About Cycling '74
Max - sometimes called Max/MSP - and RNBO are interactive visual programming tools made by a software company called Cycling '74. We also develop Max for Live with Ableton.
A Brief History
Cycling ’74 was founded in 1997 by David Zicarelli, who since the late 1980s has been a developer of the Max programming environment originally created at IRCAM by Miller Puckette. The company initially sold an add-on to Max called MSP but soon took over the development and sales of Max itself from Opcode Systems.
In 1998, we opened our first office for sales and administration in the South of Market neighborhood of San Francisco just in time to get some cheap office furniture out of the dot-com crash. After a couple of moves to other converted residential spaces in SOMA, we closed our office in 2013 due to lack of employee interest, becoming a fully distributed organization.
In addition to Max and MSP, the company has expanded its software offerings with Jitter in 2001, Max for Live (co-developed with Ableton) in 2009, Gen in 2011, and RNBO in 2022. We've also convened an occasional Max conference called Expo '74, and hope to do so again in the near future.
We currently have around 30 employees and consultants in the US, Canada, and Europe. And since you asked: yes, over the past 25+ years we have found that working remotely is a good thing. We encourage others to give it a try.
What's With the Name?
When David Z. was desperately in search of images to decorate the original site for selling some software he had created, a catalog from his childhood sporting images of stylish models posing on or near bicycles in San Francisco in 1974 magically appeared.

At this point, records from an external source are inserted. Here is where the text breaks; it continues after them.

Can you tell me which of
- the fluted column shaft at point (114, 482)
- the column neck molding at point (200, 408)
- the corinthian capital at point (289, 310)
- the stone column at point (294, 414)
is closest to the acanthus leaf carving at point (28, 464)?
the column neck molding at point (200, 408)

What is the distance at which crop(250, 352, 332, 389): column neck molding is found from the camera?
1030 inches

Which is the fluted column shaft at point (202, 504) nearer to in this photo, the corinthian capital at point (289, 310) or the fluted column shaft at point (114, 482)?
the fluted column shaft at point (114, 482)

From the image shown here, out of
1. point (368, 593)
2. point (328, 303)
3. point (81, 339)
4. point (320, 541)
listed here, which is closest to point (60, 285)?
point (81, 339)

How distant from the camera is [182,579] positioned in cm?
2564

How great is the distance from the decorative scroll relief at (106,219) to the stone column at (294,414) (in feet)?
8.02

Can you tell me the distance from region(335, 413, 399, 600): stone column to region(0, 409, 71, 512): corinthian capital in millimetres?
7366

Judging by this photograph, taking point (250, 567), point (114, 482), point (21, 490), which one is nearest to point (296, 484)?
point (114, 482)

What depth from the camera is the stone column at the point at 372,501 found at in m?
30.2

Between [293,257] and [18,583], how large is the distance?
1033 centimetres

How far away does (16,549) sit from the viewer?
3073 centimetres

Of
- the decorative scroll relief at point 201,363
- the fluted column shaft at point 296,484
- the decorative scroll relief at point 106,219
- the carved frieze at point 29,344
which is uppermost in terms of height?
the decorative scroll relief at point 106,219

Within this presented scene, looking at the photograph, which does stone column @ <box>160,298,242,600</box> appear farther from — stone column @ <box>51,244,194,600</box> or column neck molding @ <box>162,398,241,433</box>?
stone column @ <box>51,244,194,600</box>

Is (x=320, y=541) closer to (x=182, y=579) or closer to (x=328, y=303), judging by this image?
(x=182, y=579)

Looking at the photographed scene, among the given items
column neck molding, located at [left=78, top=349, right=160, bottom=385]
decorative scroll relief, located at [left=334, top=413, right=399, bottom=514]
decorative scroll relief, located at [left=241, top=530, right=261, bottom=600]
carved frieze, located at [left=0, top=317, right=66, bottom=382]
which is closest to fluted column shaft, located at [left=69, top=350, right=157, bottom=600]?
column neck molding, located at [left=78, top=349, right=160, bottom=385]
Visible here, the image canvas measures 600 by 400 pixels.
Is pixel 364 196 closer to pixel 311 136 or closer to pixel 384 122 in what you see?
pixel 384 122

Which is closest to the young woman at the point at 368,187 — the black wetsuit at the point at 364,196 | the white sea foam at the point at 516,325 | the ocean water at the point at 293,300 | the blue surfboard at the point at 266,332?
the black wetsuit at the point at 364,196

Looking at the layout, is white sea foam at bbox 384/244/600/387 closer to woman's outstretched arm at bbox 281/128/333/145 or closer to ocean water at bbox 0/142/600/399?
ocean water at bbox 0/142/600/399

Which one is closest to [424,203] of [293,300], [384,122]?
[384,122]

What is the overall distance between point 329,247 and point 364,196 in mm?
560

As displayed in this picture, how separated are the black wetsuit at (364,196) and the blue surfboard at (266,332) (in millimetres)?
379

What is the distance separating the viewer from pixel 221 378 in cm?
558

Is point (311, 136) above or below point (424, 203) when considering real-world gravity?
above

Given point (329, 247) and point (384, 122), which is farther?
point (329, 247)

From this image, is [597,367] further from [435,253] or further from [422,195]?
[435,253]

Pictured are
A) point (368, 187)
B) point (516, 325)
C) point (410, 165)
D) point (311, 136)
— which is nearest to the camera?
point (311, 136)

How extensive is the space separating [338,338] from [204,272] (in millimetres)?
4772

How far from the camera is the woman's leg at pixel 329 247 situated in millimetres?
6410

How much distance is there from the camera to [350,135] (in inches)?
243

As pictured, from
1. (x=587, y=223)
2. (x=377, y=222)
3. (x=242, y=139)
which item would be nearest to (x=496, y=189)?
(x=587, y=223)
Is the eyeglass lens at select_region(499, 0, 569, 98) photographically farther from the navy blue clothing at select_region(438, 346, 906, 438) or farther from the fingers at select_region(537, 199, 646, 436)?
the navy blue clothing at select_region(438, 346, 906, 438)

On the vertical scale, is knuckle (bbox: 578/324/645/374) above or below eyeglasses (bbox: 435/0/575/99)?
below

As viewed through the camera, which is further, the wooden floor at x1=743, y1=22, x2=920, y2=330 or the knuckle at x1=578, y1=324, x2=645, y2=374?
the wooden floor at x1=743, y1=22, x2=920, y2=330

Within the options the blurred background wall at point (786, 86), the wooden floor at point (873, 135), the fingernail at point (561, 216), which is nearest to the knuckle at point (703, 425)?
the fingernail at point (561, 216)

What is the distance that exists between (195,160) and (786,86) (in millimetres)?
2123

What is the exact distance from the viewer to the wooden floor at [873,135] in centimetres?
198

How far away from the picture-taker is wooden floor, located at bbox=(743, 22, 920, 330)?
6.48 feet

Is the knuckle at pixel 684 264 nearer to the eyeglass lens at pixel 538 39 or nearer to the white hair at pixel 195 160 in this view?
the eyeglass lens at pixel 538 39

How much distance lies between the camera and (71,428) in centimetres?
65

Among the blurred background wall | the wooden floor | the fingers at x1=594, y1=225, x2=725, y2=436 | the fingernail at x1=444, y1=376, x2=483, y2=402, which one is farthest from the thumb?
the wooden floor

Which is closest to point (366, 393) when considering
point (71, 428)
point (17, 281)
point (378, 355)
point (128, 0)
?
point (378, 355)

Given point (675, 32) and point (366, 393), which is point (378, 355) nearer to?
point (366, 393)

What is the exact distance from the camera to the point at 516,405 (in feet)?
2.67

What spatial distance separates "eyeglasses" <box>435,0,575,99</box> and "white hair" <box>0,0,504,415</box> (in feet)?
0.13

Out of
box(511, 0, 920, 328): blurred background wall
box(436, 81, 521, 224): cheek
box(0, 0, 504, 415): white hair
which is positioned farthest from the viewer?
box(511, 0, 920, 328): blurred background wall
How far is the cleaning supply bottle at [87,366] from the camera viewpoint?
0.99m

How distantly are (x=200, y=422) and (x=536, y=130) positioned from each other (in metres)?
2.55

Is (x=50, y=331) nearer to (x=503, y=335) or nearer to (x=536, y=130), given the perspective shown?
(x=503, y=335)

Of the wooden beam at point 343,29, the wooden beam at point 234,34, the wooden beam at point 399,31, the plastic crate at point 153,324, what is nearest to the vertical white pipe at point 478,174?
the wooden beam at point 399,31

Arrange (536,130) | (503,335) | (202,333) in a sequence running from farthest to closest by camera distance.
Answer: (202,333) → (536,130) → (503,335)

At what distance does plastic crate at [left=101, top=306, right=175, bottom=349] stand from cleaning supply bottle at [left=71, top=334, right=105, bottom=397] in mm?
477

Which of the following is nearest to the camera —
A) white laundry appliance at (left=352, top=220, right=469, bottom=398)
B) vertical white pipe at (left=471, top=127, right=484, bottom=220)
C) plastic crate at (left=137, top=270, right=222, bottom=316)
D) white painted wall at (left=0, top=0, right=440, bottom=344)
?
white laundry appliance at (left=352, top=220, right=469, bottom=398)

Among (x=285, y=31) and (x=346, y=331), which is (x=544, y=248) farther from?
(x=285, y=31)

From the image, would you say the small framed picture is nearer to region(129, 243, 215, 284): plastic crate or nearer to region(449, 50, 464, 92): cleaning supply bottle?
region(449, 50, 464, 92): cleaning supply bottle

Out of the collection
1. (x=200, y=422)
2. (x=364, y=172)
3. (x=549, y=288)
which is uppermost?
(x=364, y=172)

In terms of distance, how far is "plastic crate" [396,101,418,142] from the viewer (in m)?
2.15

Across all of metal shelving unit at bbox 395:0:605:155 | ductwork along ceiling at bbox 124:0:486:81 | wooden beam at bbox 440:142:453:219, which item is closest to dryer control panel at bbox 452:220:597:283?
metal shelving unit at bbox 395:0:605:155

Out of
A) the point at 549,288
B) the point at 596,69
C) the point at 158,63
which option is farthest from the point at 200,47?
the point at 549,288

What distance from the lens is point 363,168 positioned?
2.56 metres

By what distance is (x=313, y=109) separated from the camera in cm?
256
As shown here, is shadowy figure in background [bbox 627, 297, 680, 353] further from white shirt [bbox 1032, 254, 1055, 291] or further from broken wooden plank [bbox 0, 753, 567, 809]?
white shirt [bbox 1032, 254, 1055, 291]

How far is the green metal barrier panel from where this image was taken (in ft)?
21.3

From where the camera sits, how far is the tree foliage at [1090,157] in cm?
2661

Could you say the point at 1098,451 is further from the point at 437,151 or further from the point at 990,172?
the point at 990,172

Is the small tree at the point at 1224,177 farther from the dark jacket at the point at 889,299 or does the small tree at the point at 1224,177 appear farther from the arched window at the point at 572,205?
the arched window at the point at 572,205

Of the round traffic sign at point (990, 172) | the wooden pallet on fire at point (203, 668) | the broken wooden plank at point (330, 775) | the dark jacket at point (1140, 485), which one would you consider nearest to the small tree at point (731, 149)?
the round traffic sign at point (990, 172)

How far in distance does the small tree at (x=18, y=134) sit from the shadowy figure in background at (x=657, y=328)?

Immediately upon opening the catalog, David was transported back to a simpler time when Brush Script was the font choice of the cool kids and no one dressed in black. A new direction was born, one that connected to the spirit of freedom, adventure and discovery made possible by Max and MSP.
Cycling ‘74 continues to this day to be, er, saddled with the burden of explaining to the uninitiated that while we believe in bicycles as a form of transportation, we neither sell nor service them.